=== Work to be completed ===
Copy out the lines of the records below, and only those lines, from the one with "In This Picture: Can" through the one with "Mitti Di Khushboo", exactly as they appear.

=== Extracted records ===
=== Begin Enclosure ===
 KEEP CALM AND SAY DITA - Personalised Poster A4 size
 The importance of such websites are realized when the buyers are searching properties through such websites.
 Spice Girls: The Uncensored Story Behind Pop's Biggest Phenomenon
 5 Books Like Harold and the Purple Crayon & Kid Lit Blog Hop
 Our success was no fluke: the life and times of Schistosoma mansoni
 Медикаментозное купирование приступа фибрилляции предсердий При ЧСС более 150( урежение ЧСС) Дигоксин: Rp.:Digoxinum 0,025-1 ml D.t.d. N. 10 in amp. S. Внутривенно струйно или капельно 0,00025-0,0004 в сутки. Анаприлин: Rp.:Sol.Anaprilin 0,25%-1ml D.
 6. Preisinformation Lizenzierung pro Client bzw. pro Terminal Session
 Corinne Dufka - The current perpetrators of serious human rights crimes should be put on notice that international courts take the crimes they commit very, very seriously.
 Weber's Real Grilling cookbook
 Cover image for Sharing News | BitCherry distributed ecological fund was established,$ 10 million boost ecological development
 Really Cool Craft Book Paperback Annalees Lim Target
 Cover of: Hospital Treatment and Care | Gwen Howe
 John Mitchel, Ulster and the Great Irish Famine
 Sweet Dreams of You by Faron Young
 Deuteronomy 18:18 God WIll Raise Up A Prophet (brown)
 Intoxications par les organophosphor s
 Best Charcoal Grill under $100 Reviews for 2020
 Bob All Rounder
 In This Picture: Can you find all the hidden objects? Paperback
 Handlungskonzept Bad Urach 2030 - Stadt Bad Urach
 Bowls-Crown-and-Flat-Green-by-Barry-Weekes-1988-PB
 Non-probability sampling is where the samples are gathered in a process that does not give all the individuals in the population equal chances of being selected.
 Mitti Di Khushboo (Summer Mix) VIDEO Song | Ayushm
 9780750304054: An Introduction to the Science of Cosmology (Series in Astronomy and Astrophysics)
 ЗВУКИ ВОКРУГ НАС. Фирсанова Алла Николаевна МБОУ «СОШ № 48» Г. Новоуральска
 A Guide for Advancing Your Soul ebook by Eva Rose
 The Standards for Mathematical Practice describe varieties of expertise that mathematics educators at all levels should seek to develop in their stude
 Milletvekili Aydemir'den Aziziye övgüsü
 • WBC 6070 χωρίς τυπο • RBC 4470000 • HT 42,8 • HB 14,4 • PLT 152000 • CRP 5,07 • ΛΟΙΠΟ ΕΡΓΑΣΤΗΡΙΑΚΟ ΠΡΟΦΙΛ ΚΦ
=== End Enclosure ===
=== Finished exercise ===
 In This Picture: Can you find all the hidden objects? Paperback
 Handlungskonzept Bad Urach 2030 - Stadt Bad Urach
 Bowls-Crown-and-Flat-Green-by-Barry-Weekes-1988-PB
 Non-probability sampling is where the samples are gathered in a process that does not give all the individuals in the population equal chances of being selected.
 Mitti Di Khushboo (Summer Mix) VIDEO Song | Ayushm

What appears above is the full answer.